## Vorliegender Text:
Simon Schaupp | Rezension |

Kein Knecht sein

Rezension zu „Im Minus-Bereich. Reinigungskräfte und ihr Kampf um Würde“ von Jana Costas

Abbildung Buchcover Im Minus-Bereich von Costas

Jana Costas:
Im Minus-Bereich. Reinigungskräfte und ihr Kampf um Würde
Übersetzt von Richard Barth, Stephan Gebauer und Michael Müller
Deutschland
Berlin 2023: Suhrkamp
280 S., 20,00 EUR
ISBN 978-3-518-12792-6

Wir alle sind auf sie angewiesen und doch haben die allermeisten von uns im Alltag sehr wenig Kontakt mit ihnen: Reinigungskräfte sind „systemrelevant“ und zugleich unsichtbar. Dabei bilden sie mit 700.000 Arbeitskräften Deutschlands beschäftigungsstärkste Handwerksbranche. Die Wirtschaftswissenschaftlerin Jana Costas hat für sechs Monate die strikte Trennlinie zwischen Verschmutzenden und Putzenden überwunden und im Rahmen einer ethnografischen Studie selbst als Reinigungskraft am Potsdamer Platz in Berlin gearbeitet.

## Quellenmaterial:

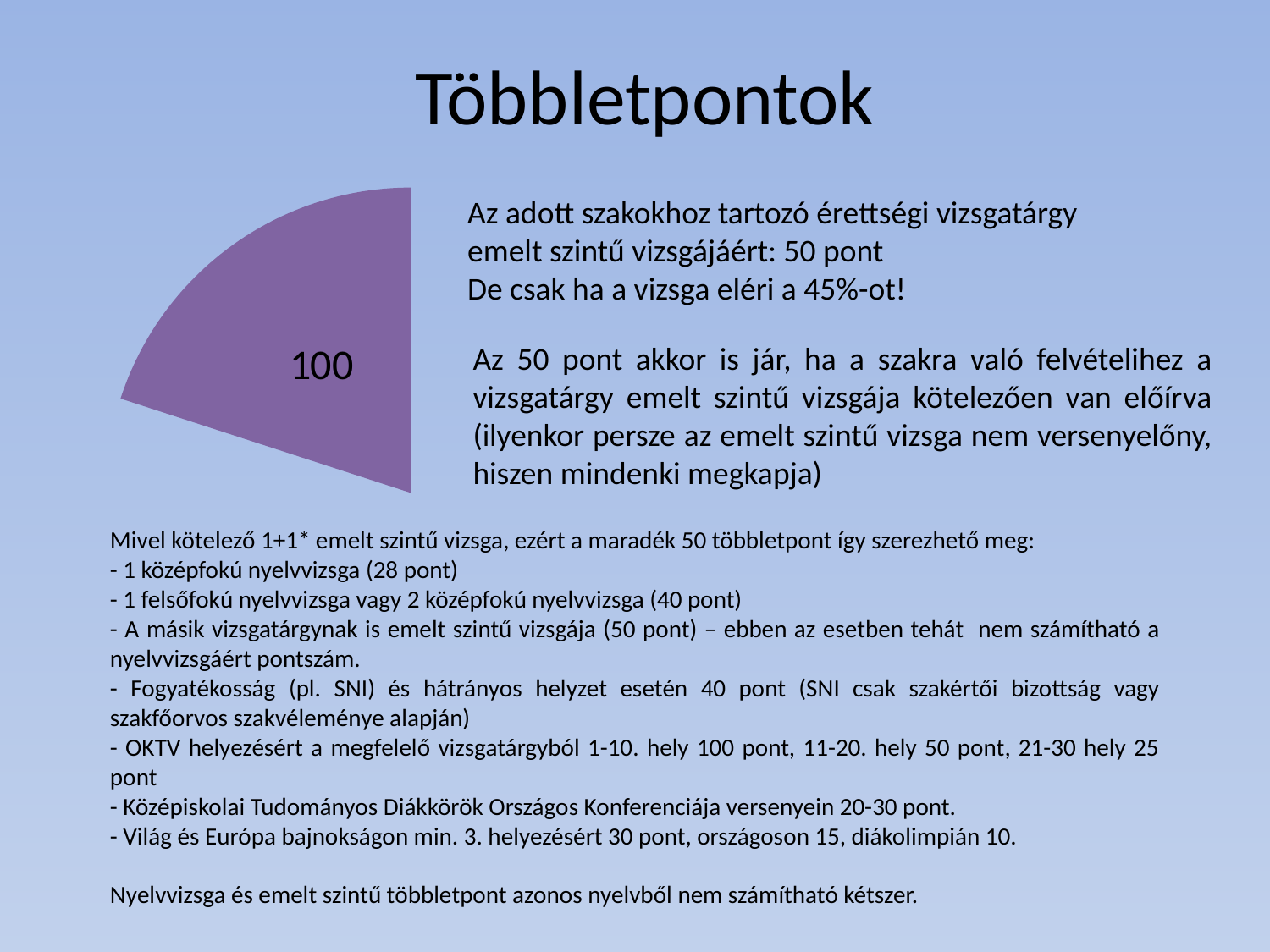
Does the pie chart show a legend? No What value is printed on the slice of the pie chart? 100 What kind of chart is shown on the left of the slide? pie chart How many slices are visible in the pie chart? 1 What colour is the slice of the pie chart? purple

## Aufgabenstellung:
Kopiere bitte aus der Rezension wortgetreu alles von „Abbildung Buchcover Im“ bis hinunter zu „in Berlin gearbeitet.“. Die Daten stammen aus einer anderen Quelle als die Rezension.

## Lösung:
Abbildung Buchcover Im Minus-Bereich von Costas

Jana Costas:
Im Minus-Bereich. Reinigungskräfte und ihr Kampf um Würde
Übersetzt von Richard Barth, Stephan Gebauer und Michael Müller
Deutschland
Berlin 2023: Suhrkamp
280 S., 20,00 EUR
ISBN 978-3-518-12792-6

Wir alle sind auf sie angewiesen und doch haben die allermeisten von uns im Alltag sehr wenig Kontakt mit ihnen: Reinigungskräfte sind „systemrelevant“ und zugleich unsichtbar. Dabei bilden sie mit 700.000 Arbeitskräften Deutschlands beschäftigungsstärkste Handwerksbranche. Die Wirtschaftswissenschaftlerin Jana Costas hat für sechs Monate die strikte Trennlinie zwischen Verschmutzenden und Putzenden überwunden und im Rahmen einer ethnografischen Studie selbst als Reinigungskraft am Potsdamer Platz in Berlin gearbeitet.